El
paso de los lustros, y uno tiene ya un montón, casi once, según me
recordó esta mañana mi madre al decirme que mañana volvería a
llamarme para felicitarme en mi aniversario, dejando de esa manera el
casi, hacen que uno se aferre y disfrute cada vez más con los buenos
momentos. Y esto es así porque, simple y sencillamente, uno se da
cuenta que cada vez quedan menos. ¿O no? Yo creo que es así. ¡Y
qué leches!, con el paso del tiempo, el nuestro, vamos diferenciando
cada vez con más facilidad el grano de la paja, por lo que, y
siempre basándonos en nuestra experiencia, en nuestro tiempo pasado,
le damos más valor a ese grano, obviando y rechazando la paja,
identificando el grano con esos buenos momentos de los que hablaba y
la paja con los que hay que olvidar.
Y digo
todo esto porque hoy he pasado con unos buenos amigos, uno de esos
momentos agradables, momentos que se han ido cociendo a lo largo de
la semana a través de ese monstruo social llamado guasa o Whatsapp y
que hoy han tenido el momento de su eclosión alrededor de una
majestuosa mesa redonda en la que, y según se dice en mi tierra, no
faltó de nada (gastronómicamente hablando).
Pero
lo que os quiero contar hoy es algo que ocurrió en la susodicha
anular mesa. Y os cuento. Tras varios platos y bandejas de copiosos
entrantes, vino el plato fuerte, consistente en una berza gitana con
cardillos acompañada de su grasa.

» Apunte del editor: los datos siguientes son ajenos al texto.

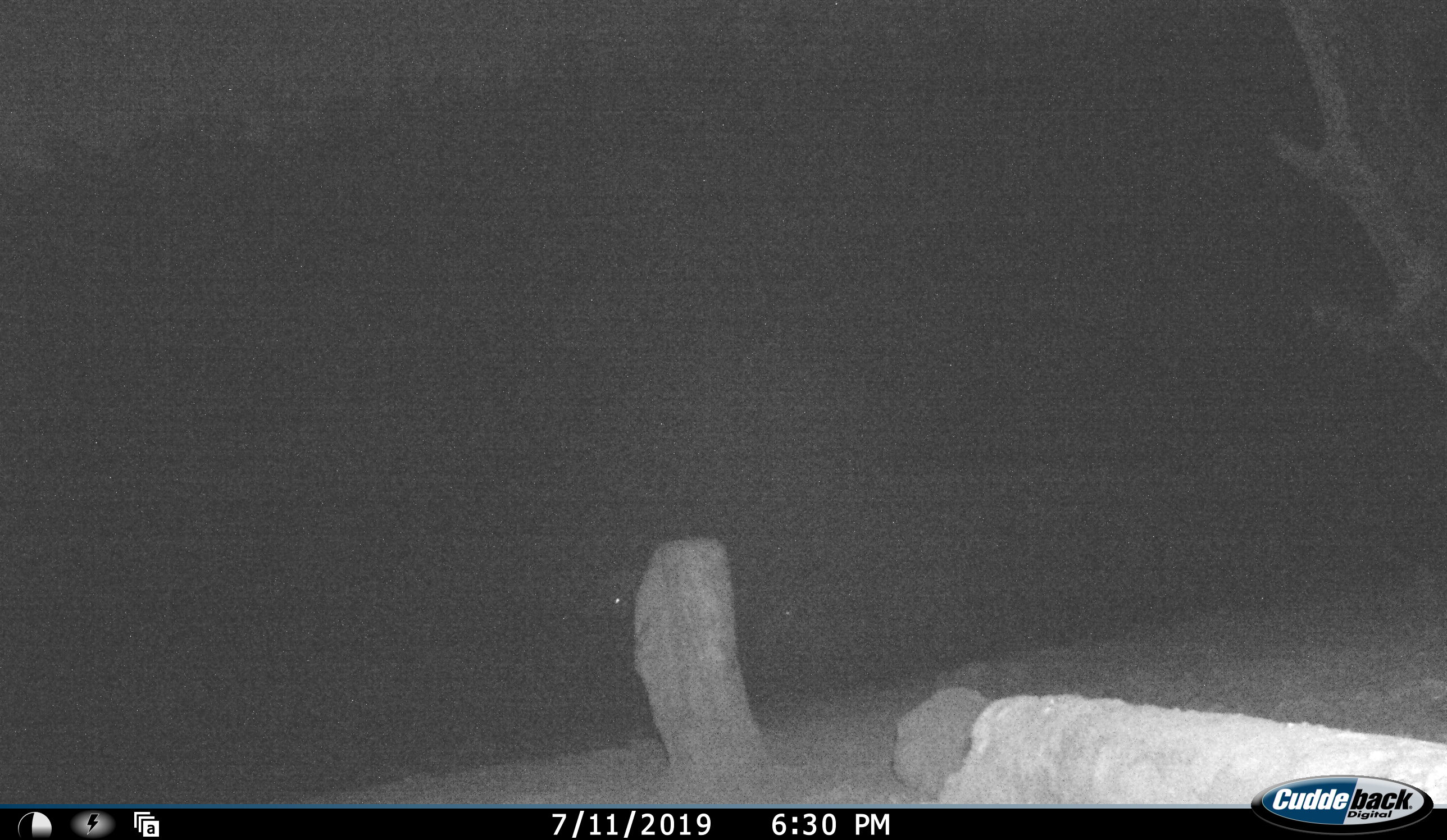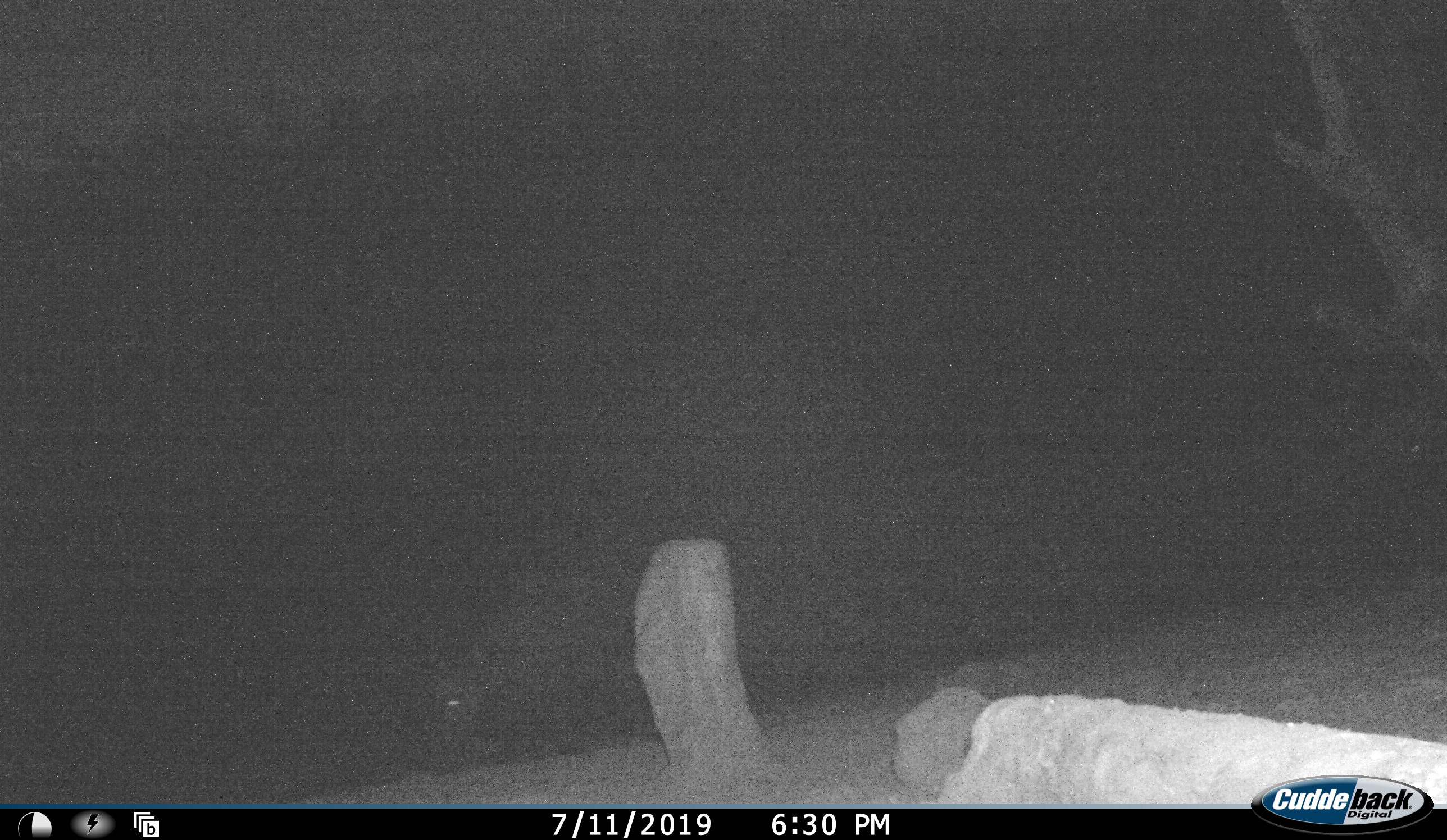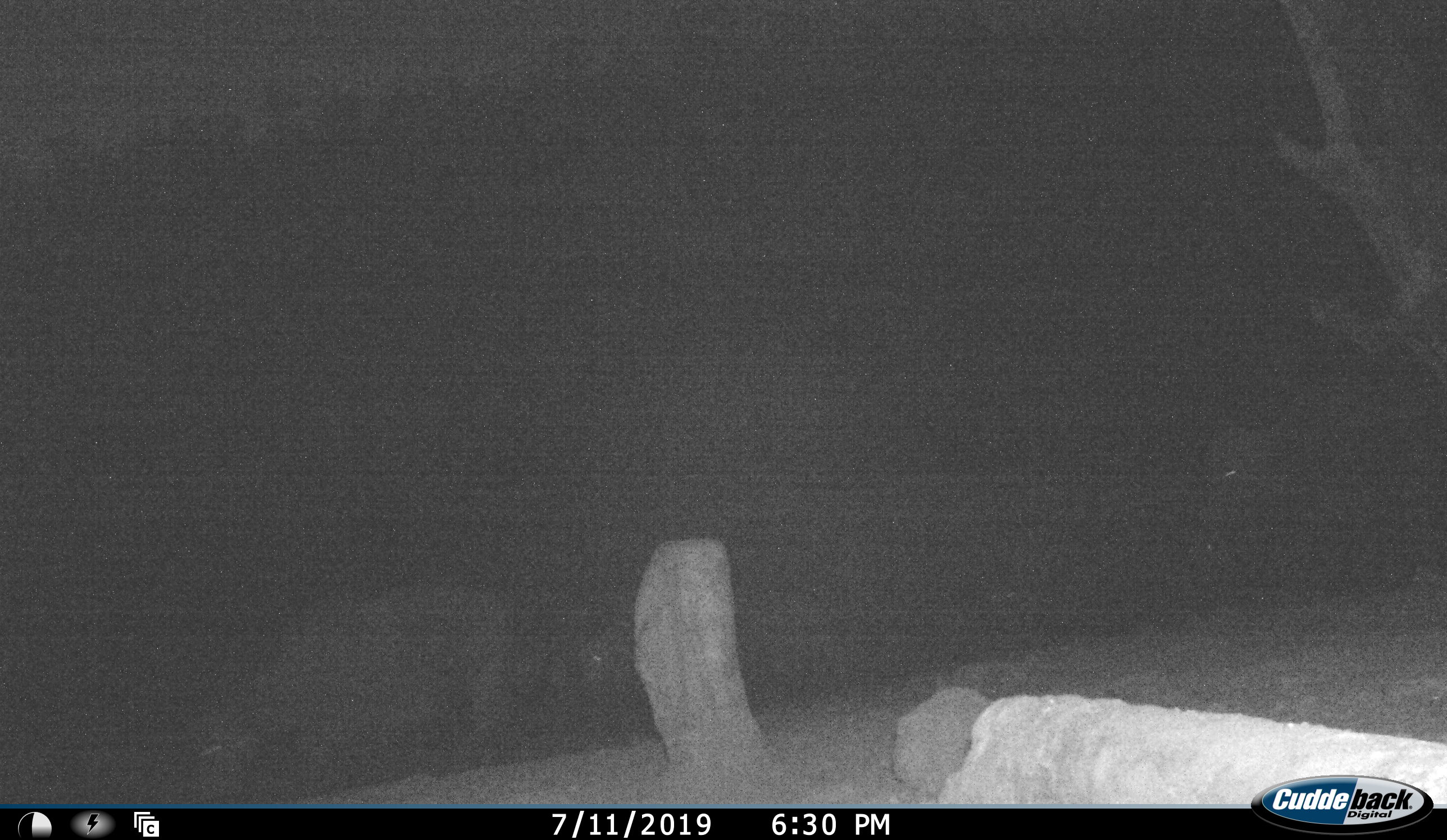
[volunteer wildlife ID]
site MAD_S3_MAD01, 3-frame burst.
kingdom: Animalia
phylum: Chordata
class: Mammalia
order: Artiodactyla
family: Bovidae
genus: Syncerus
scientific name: Syncerus caffer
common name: african buffalo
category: buffalo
Buffalo (african buffalo) (Syncerus caffer), count 3. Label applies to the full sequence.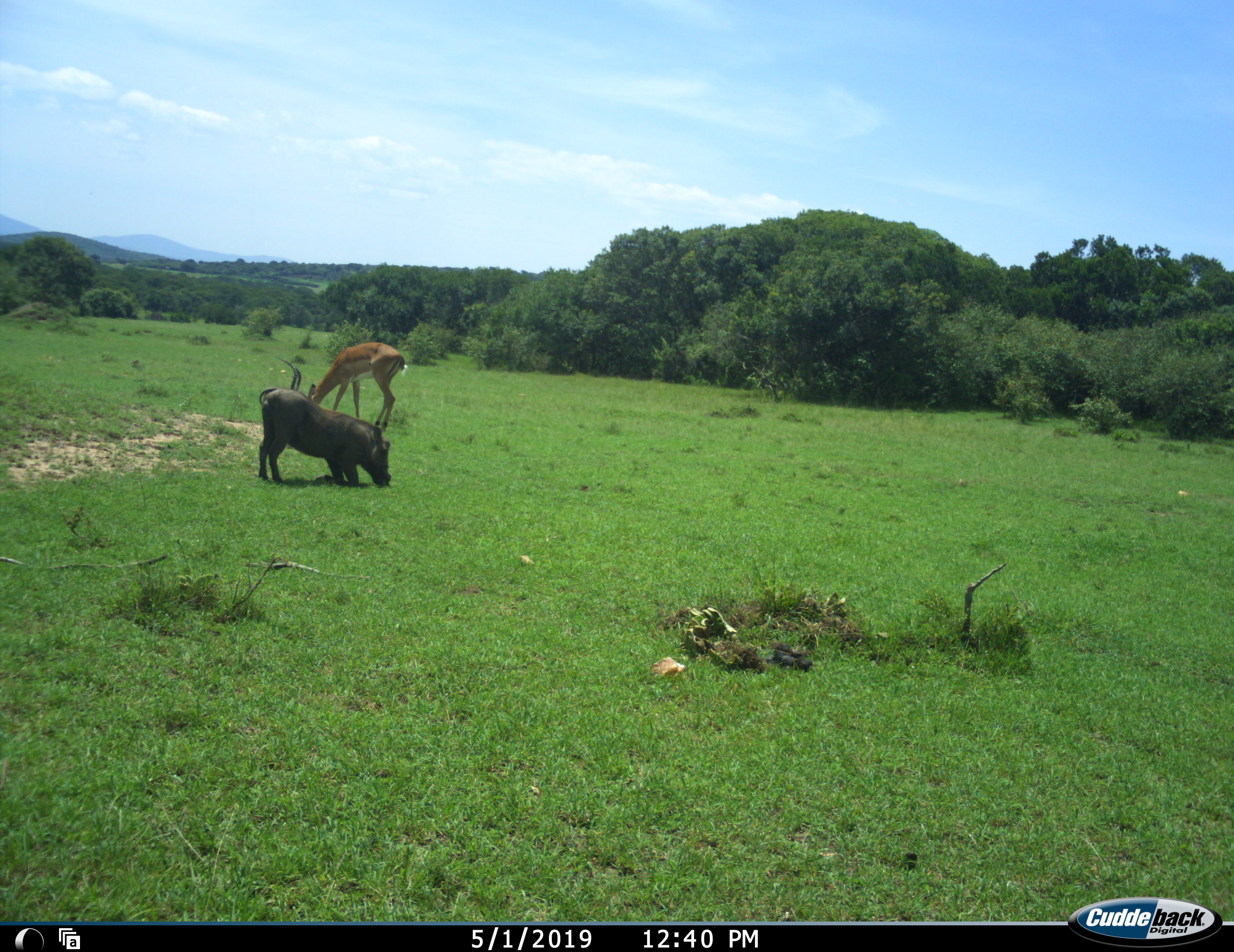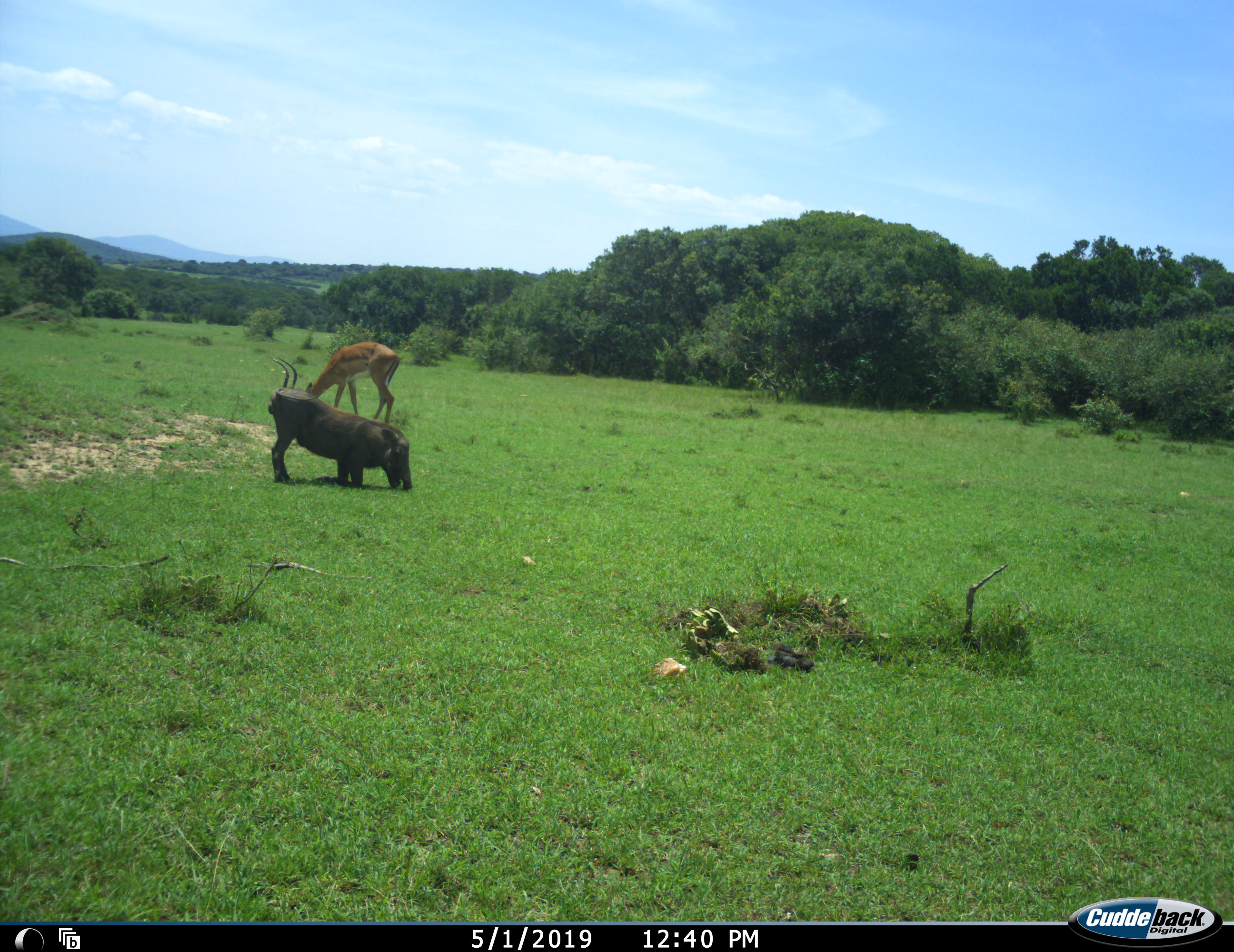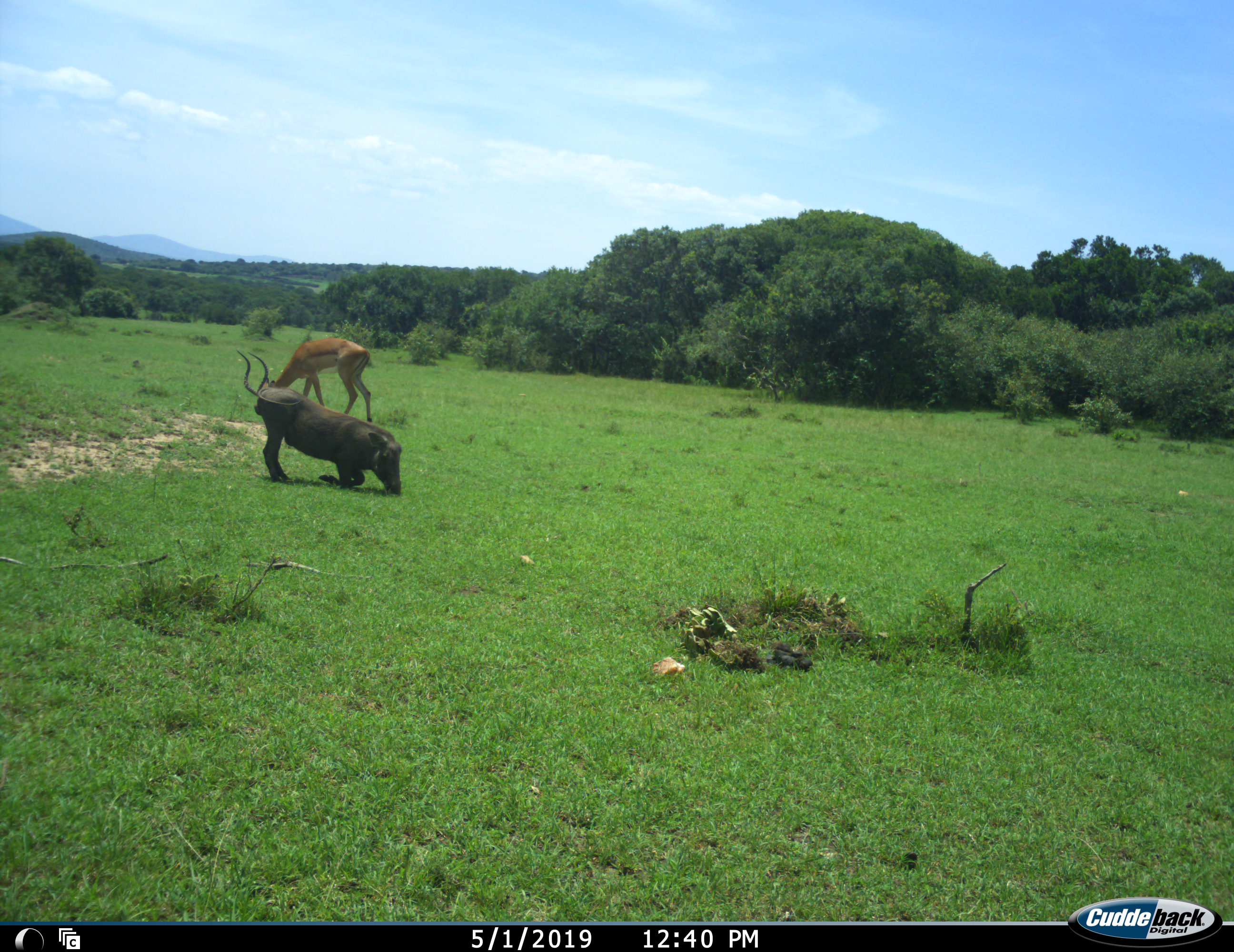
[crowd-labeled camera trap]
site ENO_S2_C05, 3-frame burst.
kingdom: Animalia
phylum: Chordata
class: Mammalia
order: Artiodactyla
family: Bovidae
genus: Aepyceros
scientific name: Aepyceros melampus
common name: impala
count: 1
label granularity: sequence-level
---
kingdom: Animalia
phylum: Chordata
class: Mammalia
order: Artiodactyla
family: Suidae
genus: Phacochoerus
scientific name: Phacochoerus africanus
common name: warthog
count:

Para los que no conozcan la
gastronomía del suroeste español, decirle que la berza es una
especie de cocido de garbanzos, habichuelas (judias), carne, tocino y
morcilla. Pues bien. El guiso en sí fue servido en platos
individuales, diez en concreto, uno por cada comensal allí
asistente, presentándose la grasa (carne de cerdo, tocino y
morcilla) en una bandeja a compartir entre todos los comedores,
porque todas y todos los allí presentes éramos unos verdaderos
comedores, entendiéndose por comedora a la persona que come mucho.
Y fue
con la previa de la ingesta de la grasa donde comenzaron las
diferencias, por llamarlas de alguna manera. Al no tener cada uno su
ración determinada, sino que había que compartir la grasa existente
en la bandeja, se escucharon algunas voces que decían que fuese
troceada y repartida en partes iguales, mientras que otras decían
que en la misma bandeja era donde se debería de preparar la pringada
(desde ahora, pringá). Tuvieron mayoría los que optaron por la
segunda opción, o sea, hacer la pringá en la bandeja con la
totalidad de la grasa. Y fue precisamente aquí donde comenzaron las
más fuertes diferencias, ya que unos decían que la pringá se
hiciese con cuchillo y tenedor, mientras que otros decían que para
ser pringá debería de hacerse con los dedos y un trozo de pan,
desmenuzando primero cada uno de los tres componentes grasos para a
continuación removerlos, amalgamarlos y mezclarlos, resultando una
mezcolanza perfecta tal que, llevada una pequeña porción a la boca,
no se sabría si lo que se degusta es carne, tocino, morcilla o un
sabor paradisíaco resultante del batiborrillo.
Y
efectivamente, llevaban razón los que defendíamos que no sería
pringá si la amalgama de los tres elementos en cuestión no se hacía
con los dedos y pan, y todo ello de acuerdo a la segunda acepción
que aparece de la palabra “pringar” en el diccionario de
la Real Academia Española de la Lengua, que la define como el
“estrujar con pan algún alimento pringoso”.
En este sentido, no se considera pringá o pringada a la mezcla de
los elementos grasos de un guiso (cocido, berza, fabada...) si no se
hace con los dedos y un trozo de pan, por muy en contra que esté
dicha práctica con las buenas maneras en el comer.
Decir
por último que la persona que se encargó en hacer la pringá en el
día de hoy, y con el fin de evitar murmullos y bisbiseos, lógicos,
con anterioridad a dar comienzo a su ejecución, procedió a
realizarse un exhaustivo lavado de manos.